Tuesday, March 8, 2016

What is it about hair?

Is it only a girl thing? I don’t think so. Why are we so obsessed with our hair? All of you who grew up with the hair of the moment—shiny, straight, swingy, perfect, wow, were you lucky.
Not me. I grew up in the fifties. Can you imagine what it was like to have curls in the fifties? Brains didn’t trump curls.  We ironed, we pulled, we straightened, we lost sleep, we suffered. And to top it all off, my hair was the color of mud.
When one of my mother’s friends accosted her in the supermarket when I was in high school, indignantly asking her if she saw what her daughter had done to her hair, she responded,” I did it for her.” Life did change a bit after mud changed to yellow, but the curls still won the war every day.
My mother did have her idiosyncrasies—she made me clean her damned ashtrays, but, the good part was that I never did smoke. When Liz, my middle child, was very small, I remember her saying “Nanny, you’re going to die tomorrow.” But my mother encouraged my love of the theater—we skipped school on Wednesday afternoons to sneak into NYC for matinees. Sorry, Miami, you’ll never measure up.
Growing up in our somewhat out of synch house was fun. My father taught us to be color blind. We never knew what color our dinner guests would be. I’m not sure my mother was as accepting as he was, but I sure do wish he were still alive to experience our first black President—finally. If the circle could be completed this year with our first woman in the White House, even my mother would be contented.
But what is it about hair? Life does come full circle. I meet people at meetings and they swear they already know me. No, I try to explain, it’s not me they recognize, it’s the hair. Most of them have seen pictures on Facebook or Twitter or my websites and all they see is the hair.
People ask me over and over what I do to mine. First, believe it or not, I do it all myself. When my husband looks askance at yet another Coach bag or pair of shoes, I try to calculate for him the amount of money I’ve saved by doing my own hair—cutting, coloring, conditioning—for the last 40 years. He still gives me ugly looks, but I feel better.
Stop reading this now if you don’t care about maintaining curly yellow hair.
Wanna hear the recipes for maintaining curly hair? Some of it is thanks to my go to book, Curly Girl by Lorraine Massey. You may not want to believe it, but shampoo should never touch curly hair. We curly girls call it “no poo.” Shampoo is too strong, too harsh. Even baby shampoo is too harsh. You’d probably be better off with shampoo that’s safe for your dog, but, you really don’t need shampoo. I wash my hair with conditioner, any kind that’s safe for colored hair. I use huge handfuls of it, and then I don’t even rinse it out. No my hair doesn’t smell, it’s not dirty, it’s not oily, and, best of all, it’s not frizzy. Every six months or so, if I decide to frost my hair, I have to use shampoo to wash the frosting out, but that’s the only time
Now to the color, and this is my own recipe. Permanent hair color is too strong for curly hair. Semi-permanent does nothing, but demi-permanent is a good compromise. BUT…the demi-permanent calls for 10 volume peroxide, not strong enough to touch my almost totally grey hair. So I use 20 volume peroxide, an off label use, a no no in everyone’s book, but it works. I use it as if it were permanent color, only on the roots, then use gobs of conditioner on the rest of it, cover it with a shower cap, leave it for 45 minutes, and am left with perfectly-colored yellow hair in really good condition.
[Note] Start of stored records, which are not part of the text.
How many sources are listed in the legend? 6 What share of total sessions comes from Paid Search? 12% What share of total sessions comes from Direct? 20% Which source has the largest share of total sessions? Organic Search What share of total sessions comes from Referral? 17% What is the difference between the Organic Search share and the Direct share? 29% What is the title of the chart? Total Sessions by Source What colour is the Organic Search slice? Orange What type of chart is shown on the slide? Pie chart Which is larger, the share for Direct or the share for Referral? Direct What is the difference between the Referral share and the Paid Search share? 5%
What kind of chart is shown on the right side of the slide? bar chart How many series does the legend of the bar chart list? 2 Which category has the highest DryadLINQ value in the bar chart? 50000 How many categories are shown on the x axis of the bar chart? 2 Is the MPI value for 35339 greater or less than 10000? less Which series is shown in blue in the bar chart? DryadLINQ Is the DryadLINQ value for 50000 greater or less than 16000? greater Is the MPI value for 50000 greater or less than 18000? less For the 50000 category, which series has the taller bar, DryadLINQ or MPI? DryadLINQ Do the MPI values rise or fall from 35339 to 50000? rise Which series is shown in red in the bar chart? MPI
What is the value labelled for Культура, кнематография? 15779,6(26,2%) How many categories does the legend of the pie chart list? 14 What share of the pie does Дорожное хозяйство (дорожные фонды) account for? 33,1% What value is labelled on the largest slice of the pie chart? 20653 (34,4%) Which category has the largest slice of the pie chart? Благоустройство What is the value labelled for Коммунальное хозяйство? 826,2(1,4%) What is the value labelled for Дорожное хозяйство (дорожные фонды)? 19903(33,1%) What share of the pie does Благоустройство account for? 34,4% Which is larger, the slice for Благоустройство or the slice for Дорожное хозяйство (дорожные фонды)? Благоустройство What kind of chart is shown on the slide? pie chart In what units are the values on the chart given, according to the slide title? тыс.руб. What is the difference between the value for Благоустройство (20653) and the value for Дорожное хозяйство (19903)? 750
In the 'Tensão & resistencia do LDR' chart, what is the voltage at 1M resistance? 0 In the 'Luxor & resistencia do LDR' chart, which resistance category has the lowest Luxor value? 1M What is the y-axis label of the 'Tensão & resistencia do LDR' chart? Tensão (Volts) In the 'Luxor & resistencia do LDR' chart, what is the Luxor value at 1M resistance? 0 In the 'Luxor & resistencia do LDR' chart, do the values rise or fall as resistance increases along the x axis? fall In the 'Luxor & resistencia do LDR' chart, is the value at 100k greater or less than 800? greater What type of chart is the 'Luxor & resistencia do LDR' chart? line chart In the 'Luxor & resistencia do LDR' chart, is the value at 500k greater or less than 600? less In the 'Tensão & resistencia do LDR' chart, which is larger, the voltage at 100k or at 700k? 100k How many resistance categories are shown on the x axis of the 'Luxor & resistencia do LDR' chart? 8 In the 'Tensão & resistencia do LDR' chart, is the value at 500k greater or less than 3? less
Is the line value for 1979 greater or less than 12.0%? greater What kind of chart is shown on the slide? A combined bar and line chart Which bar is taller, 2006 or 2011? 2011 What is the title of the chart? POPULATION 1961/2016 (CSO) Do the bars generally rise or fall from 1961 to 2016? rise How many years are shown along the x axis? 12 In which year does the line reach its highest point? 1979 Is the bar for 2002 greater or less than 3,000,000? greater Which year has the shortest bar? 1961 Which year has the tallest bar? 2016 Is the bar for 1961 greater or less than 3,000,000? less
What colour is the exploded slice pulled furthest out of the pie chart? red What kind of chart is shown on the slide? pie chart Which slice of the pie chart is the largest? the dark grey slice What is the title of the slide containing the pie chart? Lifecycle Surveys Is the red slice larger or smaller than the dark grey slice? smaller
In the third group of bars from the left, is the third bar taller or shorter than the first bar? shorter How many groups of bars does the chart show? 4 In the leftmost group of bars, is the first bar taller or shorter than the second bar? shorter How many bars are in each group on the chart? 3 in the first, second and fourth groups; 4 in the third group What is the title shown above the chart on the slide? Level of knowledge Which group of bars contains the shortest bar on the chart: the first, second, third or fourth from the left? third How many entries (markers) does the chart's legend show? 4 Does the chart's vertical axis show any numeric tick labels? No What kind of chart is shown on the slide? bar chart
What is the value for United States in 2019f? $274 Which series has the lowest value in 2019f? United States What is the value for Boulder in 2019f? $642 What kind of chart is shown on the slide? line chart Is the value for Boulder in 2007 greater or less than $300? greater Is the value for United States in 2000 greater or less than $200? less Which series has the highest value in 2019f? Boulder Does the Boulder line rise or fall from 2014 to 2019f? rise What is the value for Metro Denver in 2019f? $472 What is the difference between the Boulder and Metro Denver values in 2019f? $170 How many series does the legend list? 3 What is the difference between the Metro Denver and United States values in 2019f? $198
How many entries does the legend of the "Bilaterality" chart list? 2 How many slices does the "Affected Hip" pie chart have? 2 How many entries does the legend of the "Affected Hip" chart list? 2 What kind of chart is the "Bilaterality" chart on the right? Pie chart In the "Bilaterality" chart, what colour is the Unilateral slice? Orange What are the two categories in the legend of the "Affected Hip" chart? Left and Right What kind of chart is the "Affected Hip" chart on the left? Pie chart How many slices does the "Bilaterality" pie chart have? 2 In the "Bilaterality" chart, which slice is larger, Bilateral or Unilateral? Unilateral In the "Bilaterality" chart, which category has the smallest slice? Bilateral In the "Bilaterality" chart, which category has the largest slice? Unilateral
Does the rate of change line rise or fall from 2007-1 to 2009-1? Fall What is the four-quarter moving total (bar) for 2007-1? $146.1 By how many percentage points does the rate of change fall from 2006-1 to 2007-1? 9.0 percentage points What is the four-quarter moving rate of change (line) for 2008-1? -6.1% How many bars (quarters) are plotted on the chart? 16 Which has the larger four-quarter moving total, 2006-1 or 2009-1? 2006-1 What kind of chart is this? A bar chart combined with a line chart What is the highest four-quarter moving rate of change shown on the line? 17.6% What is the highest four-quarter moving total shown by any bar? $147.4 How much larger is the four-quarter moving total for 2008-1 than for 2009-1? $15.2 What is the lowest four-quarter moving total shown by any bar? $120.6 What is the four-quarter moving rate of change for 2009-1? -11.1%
So there you have it. Advice from Peter Pan. I’ll never look or act my age. I’ll never have grey hair or, perish the thought, I’ll never look like some of my contemporaries who sport beautifully coiffed “blue” hair and would never wear a motorcycle helmet or ride in a convertible with us. I apologize to my Facebook friends for boring you with my recently changing profile pictures, but I’ve been at the scissors again and every time I cut more, the look changes. I might as well use a picture that renders me somewhat recognizable.